**SET EXERCISE:** Revise the records starting at the line that contains "Looking at both" and ending at the line that contains "86.7 inches": change "camera" to "viewer" and leave everything else unchanged.
-- BEGIN MATERIAL SHOWN --
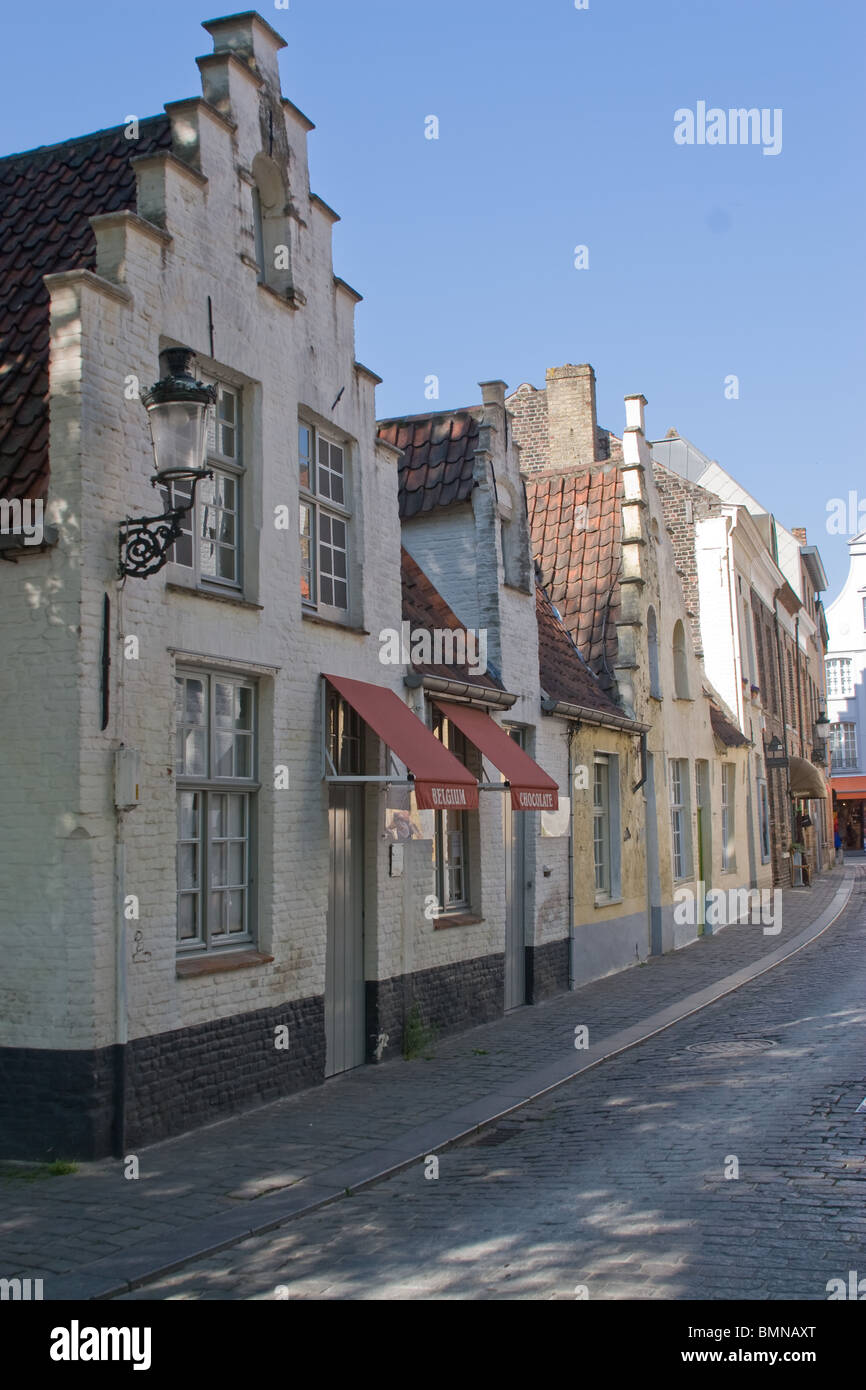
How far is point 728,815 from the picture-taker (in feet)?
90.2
-- END MATERIAL SHOWN --
-- BEGIN MATERIAL SHOWN --
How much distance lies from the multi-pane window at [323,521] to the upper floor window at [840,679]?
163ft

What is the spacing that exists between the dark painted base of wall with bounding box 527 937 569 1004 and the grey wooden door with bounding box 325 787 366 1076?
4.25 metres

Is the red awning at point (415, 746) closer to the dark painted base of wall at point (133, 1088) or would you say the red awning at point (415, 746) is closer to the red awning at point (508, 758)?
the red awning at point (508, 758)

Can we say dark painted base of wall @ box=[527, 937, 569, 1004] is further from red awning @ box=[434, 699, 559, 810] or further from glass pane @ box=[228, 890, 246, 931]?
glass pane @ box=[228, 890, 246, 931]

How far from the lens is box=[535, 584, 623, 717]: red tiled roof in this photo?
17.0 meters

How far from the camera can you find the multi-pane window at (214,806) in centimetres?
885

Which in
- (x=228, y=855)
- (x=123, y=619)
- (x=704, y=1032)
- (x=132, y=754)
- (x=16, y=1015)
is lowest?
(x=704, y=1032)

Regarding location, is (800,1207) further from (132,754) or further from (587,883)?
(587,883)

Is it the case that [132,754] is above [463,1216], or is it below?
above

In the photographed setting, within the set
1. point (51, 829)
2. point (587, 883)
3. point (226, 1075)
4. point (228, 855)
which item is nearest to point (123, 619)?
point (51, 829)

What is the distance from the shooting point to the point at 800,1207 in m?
-- END MATERIAL SHOWN --
-- BEGIN MATERIAL SHOWN --
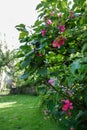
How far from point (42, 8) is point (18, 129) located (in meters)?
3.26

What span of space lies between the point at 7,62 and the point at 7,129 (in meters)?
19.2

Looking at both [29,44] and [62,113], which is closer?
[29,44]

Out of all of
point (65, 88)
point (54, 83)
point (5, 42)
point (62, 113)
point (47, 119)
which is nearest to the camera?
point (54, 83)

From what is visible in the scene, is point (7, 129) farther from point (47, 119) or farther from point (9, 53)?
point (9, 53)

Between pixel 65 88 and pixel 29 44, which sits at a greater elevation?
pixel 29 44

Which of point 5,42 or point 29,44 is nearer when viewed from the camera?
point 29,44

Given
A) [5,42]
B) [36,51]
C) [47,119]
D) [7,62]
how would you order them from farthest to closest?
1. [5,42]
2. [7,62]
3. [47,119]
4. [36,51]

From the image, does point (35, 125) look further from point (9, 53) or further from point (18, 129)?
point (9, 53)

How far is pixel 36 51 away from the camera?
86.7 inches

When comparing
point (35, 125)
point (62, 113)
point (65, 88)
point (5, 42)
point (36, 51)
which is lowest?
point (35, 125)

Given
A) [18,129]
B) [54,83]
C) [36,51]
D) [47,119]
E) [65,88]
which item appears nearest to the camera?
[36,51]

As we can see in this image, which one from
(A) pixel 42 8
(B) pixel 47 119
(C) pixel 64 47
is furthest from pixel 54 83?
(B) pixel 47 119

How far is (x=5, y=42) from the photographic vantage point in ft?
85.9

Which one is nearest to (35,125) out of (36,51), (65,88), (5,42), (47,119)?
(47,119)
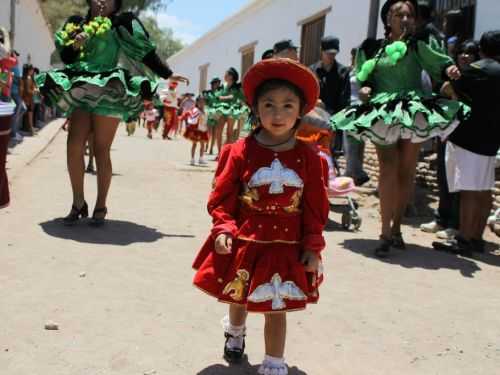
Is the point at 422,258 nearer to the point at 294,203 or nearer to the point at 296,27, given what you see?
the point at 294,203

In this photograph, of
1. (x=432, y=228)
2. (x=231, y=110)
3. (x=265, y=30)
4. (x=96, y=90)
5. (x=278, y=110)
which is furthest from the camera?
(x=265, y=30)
-- END MATERIAL SHOWN --
**WRITTEN ANSWER:**
Looking at both [29,44] and [62,113], which is closer?
[29,44]

Out of all of
point (65, 88)
point (54, 83)
point (5, 42)
point (62, 113)
point (47, 119)
which is nearest to the viewer?
point (54, 83)

From what is visible in the scene, is point (7, 129) farther from point (47, 119) or farther from point (9, 53)?
point (9, 53)

Between pixel 65 88 and pixel 29 44, which sits at a greater elevation?
pixel 29 44

Which of point 5,42 or point 29,44 is nearer when viewed from the viewer?
point 29,44

Given
A) [5,42]
B) [36,51]
C) [47,119]
D) [7,62]
how would you order them from farthest to closest?
1. [5,42]
2. [7,62]
3. [47,119]
4. [36,51]

From the image, does point (35, 125) look further from point (9, 53) or further from point (18, 129)?
point (9, 53)

How far is pixel 36 51 away from the viewer?
86.7 inches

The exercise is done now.